From the generally conservative editorial team:
Locally, Memorial Health University Medical Center is losing millions of dollars annually, in large part because of its commitment to treating uninsured patients. That loss has helped fuel the hospital’s ongoing effort to find a third party to be a financial partner with the hospital, resulting in a major political controversy that continues to boil.
“Times have changed,” Unterman said. “How many years in a row can we pump in hundreds of millions of dollars to hospitals that are closing, to physicians that are going out of business?” […]
For the state to sign on now, it would take an act of the legislature as well as the governor’s signature. Democrats, a minority in both chambers, have pushed for Medicaid expansion, but Republican opposition remains strong. We urge Chatham County’s delegation to join Unterman and encourage the legislature and Gov. Deal to reconsider their past objections to Medicaid expansion in this state.
I’ve written about Memorial’s financial woes in a previous post, and the wrangling over the hospital’s future continues.
But even under the worst case scenarios, it’s hard to imagine Memorial ever closing, which is what happened to do another rural hospital in the state earlier this month. North Georgia Medical Center in Ellijay closed because of widening funding gaps.

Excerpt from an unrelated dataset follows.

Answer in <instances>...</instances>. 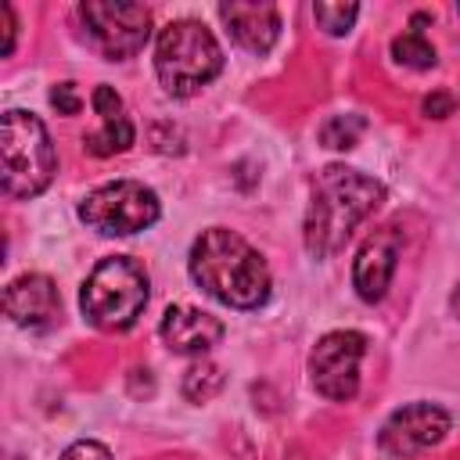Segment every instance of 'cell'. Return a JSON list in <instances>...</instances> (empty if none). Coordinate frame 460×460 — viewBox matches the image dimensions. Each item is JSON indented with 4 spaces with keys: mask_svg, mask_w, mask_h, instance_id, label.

If you haven’t seen it yet, you should take a few minutes and watch this excellent March 2016 segment from the PBS Newshour, which details some of the declining health outcomes and negative economic ripple effects of hospital closures in more sparsely populated areas of Georgia.
Yes, many Georgians are still betting on the end of the ACA, but that looks unlikely. In any case, we should have a pretty clear sense of the ACA’s fate in November. As we all know, numerous states have found various ways of implementing the Medicaid expansion, so maybe as financial woes mount, we’ll talk about how rather than if.
No, simply tapping into the Medicaid money won’t solve all the financial problems ahead and will eventually add some strain to the state budget, but we know what will happen if we do nothing: more hospitals will close and more will cut back on services.